Una risposta per Coldiretti può arrivare dagli accordi di filiera per le quali il Pnrr destina 1,2miliardi di euro. “Nel progetto Sardegna che abbiamo presentato al Governatore e ai Capigruppo del Consiglio regionale – ricorda il direttore di Coldiretti Cagliari Luca Saba – , uno dei sette punti è quello di ri-coltivare la Sardegna, ed in particolare partire dal recupero di 100mila ettari irrigui ed oggi non utilizzati (dei 193mila ettari strutturarti ad irriguo oggi ne vengono utilizzati il 30%) per la coltivazione di mangimi di qualità da distribuire poi all’interno di accordi di filiera tra agricoltori e allevatori sardi con la garanzia di un prezzo equo per entrambi. Progetto da incentivare con un contributo di 200 euro ad ettaro, per un intervento totale di 20milioni di euro”.
“E’ un controsenso avere i campi incolti e dipendere dagli altri Paesi – sottolinea Giorgio Demurtas -, non si tratta di politiche autarchiche ma di buon senso. Un paradosso che in questi giorni sta emergendo in tutta la sua brutalità, con prezzi record ed il rischio concreto di lasciare gli animali senza cibo, oltre ad essere in balia delle speculazioni che in situazioni di crisi come questa esplodono”.
Coldiretti si appella anche a tutta la filiera, compresa la Grande distribuzione, “affinché si creino filiere virtuose, etiche e solidali – sostiene Luca Saba – in cui i maggiori costi siano spalmati e condivisi evitando di farli ricadere come sempre sugli anelli più deboli che sono ai due vertici, i produttori ed i consumatori. Un altro punto del progetto Sardegna è sulla costituzione del Patto con la Gdo, un tavolo di filiera del cibo in cui sia garantito un prezzo equo a tutti e la valorizzazione dei prodotti made in Sardinia”.

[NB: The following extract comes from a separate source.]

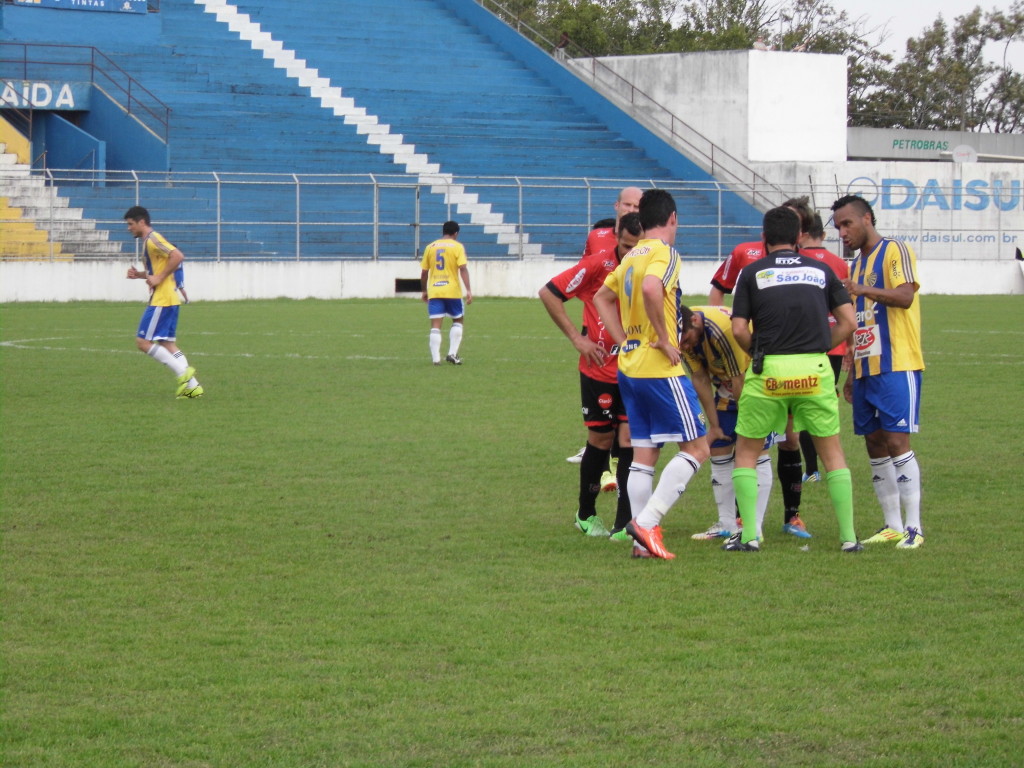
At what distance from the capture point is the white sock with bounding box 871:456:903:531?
774cm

Qualche esempio virtuoso, ancorché da strutture in modo organico, si sta già sviluppando, ed è quello della filiera del pomodoro da industria. Nei giorni scorsi produttori e trasformatori (Casar) hanno trovato l’accordo per 14 euro a quintale (pagato al produttore), con un incremento, rispetto alla scorsa stagione (si chiuse a 12,80), di 1,20 euro a quintale. L’anno scorso, Casar, dopo aver trovato l’accordo con gli agricoltori su 12,20 euro, decise poi di aumentare il prezzo e portarlo a fine annata a 12,80 euro, con un incremento di 60 centesimi, portando nelle tasche dei produttori di pomodoro 240mila euro in più.
“Anche quest’anno la Casas si dimostra concretamente vicina ai produttori – afferma Giuseppe Onnis, agricoltore e presidente di Coldiretti Samassi –. E nonostante le difficoltà siano anche per l’industria, condivide e si accolla con noi produttori i maggiori costi su tutta la filiera. Siamo chiamati tutti a grandi sforzi per superare e assimilare questa difficile situazione ed in questo caso stiamo condividendo un percorso insieme che ci porterà, vista proprio l’incertezza, ad una riduzione delle produzioni di circa il 30% rispetto alla scorsa stagione”.
In Sardegna si coltivano circa 330 ettari a pomodoro da industria (quello allungato per le conserve) tra Oristano (maggior produttore con 100 ettari), San Vero Milis, Solarussa, Cabras, Zeddiani, Serramanna, Samassi, Serrenti e Nuraminis.